Рецензенты уже отметили, что Тонышев решил «Чагина» в трех актах, жанрово не связанных между собой, но это не помешало передать суть романа, о которой автор не раз говорил в своих интервью: «О человеке нужно судить не по делам, а по мечтам, ведь на действии лежит проклятие бытия». Именно поэтому в первом акте, вместившем в себя практически всю фабулу, мы видим Исидора чужими глазами, о нем рассказывают: сослуживцы, соседка, друг, лечащий врач. Биография, реконструированная по сторонним впечатлениям и обрывочным записям дневника, разумеется, ускользает. «Его руки пахли морскими канатами», — зачитывает из какого-то чужого некролога на гражданской панихиде по Чагину одна из его коллегинь. «Он пах чесноком и дегтярным мылом», — уточняет ученик и друг покойного Мещерский. Ставший по воле обстоятельств душеприказчиком Чагина (Мещерскому дали задание поселиться в квартире покойного и разбирать его архив), он листает старый фотоальбом — молодой, в длиннополом пальто и шляпе Исидор появляется на пороге своей квартиры.
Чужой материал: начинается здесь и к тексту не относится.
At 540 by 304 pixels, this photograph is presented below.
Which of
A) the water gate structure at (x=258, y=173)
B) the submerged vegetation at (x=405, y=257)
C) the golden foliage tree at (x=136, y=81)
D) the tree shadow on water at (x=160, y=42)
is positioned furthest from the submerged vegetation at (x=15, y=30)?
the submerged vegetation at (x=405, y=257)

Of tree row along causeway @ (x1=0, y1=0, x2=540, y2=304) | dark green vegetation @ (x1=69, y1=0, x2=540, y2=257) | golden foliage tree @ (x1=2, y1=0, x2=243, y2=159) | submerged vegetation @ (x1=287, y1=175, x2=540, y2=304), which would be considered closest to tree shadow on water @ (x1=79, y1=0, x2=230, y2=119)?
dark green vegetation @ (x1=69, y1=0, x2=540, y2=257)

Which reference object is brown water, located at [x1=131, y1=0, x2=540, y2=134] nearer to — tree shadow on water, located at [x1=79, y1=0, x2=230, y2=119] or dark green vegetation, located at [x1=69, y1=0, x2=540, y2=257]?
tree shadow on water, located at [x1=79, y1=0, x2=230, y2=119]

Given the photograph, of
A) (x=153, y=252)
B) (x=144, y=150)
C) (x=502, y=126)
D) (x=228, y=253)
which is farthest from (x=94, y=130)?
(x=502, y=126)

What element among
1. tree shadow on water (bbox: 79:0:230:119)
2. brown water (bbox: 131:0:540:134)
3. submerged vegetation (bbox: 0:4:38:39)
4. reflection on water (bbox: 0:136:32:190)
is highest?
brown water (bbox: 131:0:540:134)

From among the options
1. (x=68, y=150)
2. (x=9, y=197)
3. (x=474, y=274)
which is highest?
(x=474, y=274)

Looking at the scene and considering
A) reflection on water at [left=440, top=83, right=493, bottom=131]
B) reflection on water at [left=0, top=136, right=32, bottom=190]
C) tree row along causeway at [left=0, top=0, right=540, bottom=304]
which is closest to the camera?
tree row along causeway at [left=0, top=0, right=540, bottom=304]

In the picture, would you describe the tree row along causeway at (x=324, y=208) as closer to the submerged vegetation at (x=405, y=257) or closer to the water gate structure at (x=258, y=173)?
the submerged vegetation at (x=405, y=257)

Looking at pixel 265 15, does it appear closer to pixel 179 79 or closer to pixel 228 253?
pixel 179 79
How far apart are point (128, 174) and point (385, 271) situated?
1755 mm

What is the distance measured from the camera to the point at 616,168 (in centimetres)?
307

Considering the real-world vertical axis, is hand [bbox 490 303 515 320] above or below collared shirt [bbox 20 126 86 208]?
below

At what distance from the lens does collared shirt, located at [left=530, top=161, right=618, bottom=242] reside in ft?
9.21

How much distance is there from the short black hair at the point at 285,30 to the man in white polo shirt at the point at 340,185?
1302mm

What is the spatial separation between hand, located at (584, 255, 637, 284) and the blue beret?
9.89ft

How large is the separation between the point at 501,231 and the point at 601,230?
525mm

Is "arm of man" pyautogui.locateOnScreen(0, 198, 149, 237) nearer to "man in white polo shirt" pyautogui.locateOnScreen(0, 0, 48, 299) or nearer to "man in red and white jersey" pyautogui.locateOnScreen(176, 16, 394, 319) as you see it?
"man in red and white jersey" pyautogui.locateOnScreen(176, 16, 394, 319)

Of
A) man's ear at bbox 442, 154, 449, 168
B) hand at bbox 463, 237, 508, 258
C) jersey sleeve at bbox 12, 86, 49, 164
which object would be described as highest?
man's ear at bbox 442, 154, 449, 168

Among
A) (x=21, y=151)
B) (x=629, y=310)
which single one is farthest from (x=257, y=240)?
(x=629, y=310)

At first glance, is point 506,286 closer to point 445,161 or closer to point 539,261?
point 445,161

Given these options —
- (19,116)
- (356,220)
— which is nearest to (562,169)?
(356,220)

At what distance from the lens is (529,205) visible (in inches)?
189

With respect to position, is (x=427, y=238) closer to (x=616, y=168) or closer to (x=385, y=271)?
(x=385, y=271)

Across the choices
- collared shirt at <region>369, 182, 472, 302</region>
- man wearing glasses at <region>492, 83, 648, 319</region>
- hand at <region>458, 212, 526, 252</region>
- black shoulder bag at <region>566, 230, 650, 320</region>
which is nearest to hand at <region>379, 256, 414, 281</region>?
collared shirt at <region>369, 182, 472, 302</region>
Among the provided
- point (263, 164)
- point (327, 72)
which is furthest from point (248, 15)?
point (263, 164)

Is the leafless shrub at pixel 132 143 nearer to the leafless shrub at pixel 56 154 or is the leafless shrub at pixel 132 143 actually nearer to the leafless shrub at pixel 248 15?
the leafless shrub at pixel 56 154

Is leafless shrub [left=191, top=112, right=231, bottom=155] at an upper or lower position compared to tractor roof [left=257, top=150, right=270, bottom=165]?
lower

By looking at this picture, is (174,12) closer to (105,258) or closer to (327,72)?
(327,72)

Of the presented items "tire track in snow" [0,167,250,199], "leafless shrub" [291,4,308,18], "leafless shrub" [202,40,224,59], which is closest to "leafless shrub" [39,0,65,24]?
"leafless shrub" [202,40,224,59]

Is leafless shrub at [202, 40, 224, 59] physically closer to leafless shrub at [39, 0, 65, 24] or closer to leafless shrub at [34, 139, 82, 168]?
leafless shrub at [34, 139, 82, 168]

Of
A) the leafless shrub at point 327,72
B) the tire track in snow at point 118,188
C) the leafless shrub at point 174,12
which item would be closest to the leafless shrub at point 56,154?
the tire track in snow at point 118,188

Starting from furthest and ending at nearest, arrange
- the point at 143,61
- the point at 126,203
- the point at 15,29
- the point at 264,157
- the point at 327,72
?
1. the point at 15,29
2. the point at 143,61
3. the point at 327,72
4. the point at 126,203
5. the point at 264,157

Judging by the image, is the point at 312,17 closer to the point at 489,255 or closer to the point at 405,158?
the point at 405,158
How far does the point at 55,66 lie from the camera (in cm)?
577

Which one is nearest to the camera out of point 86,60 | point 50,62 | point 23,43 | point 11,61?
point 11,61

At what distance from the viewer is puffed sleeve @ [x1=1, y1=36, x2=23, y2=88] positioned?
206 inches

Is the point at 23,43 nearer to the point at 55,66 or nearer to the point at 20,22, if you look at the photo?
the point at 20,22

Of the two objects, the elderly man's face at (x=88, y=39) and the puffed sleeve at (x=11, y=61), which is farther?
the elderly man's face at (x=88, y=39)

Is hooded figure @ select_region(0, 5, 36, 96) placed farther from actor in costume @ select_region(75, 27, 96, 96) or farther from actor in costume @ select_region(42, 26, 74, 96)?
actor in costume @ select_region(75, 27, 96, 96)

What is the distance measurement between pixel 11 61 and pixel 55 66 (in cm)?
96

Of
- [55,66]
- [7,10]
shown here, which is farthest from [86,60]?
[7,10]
Исполнитель главной роли актер Семен Шомин рассказывает, что пока искал зерно образа, вспоминал строки Давида Самойлова: «Я зарастаю памятью, / Как лесом зарастает пустошь. /И птицы-память по утрам поют, /И ветер-память по ночам гудит, /Деревья-память целый день лепечут».
— Чагин всю жизнь тащит на себе свою вину, хотя легко мог бы выбрать другой путь. Но его честность по отношению к себе, которую он сохраняет до конца дней, поражает, — говорит актер. И все же, ключевой образ спектакля рождается не из перипетий чагинской судьбы.
Второй акт полностью отдан на откуп актеру театра Илье Лыкову, играющему, казалось бы, необязательную роль. Приятель Чагина по Ленгорэстраде, артист, бонвиван, приспособленец и шут Эдуард Григоренко располагается меж неумолимых коробок с комфортом — на нем халат, перед ним зеркало со слепящими лампочками и туалетный столик, на столике бутылочка.
Подбадривающий и подкалывающий Чагина — «не стреляйте в мнемониста», ноющий о нелегкой доле служителя Мельпомены, понуждающей играть то Гамлета, то кенгуру, но чаще все-так кенгуру, жалующийся на бывшую и пристающий к зрителям с просьбой найти ему другую работу, Эдик преодолевает заговор молчания, которым, несмотря на множество подробностей пронизан и роман, и спектакль. И дело даже не в том, что он формулирует (конечно, впроброс) важную для романа мысль о типе чеховского героя, чья главная трагедия лежит в пропасти между мечтами и тем, как сложилась жизнь. Превращающийся в финале своей репризы в великого Арлекина модерна, Вертинского в образе Пьеро, он показывает как из суммы обстоятельств рождается душа, казалось бы посторонняя «сумме» инсценированного текста.
Но чья же это душа? Не плачь ли блистательно отсутствовавшего архивиста Чагина по несбывшейся, ничем не окрыленной жизни?
Бродский замечал что суть настоящей трагедии — не гибель героя, а гибель хора. На наши деньги — немного утомленной публики, покоренной единственно осуществленным чудом обстоятельств места и времени: прямого вздорного сообщения с Богом, поверх внимающих голов. Это и есть чудо театра и его классический канон, согласно которому позы, капустники и наррации нужны лишь для того, чтобы в конце концов оставить главного героя в том самом, единственном, сценическом одиночестве.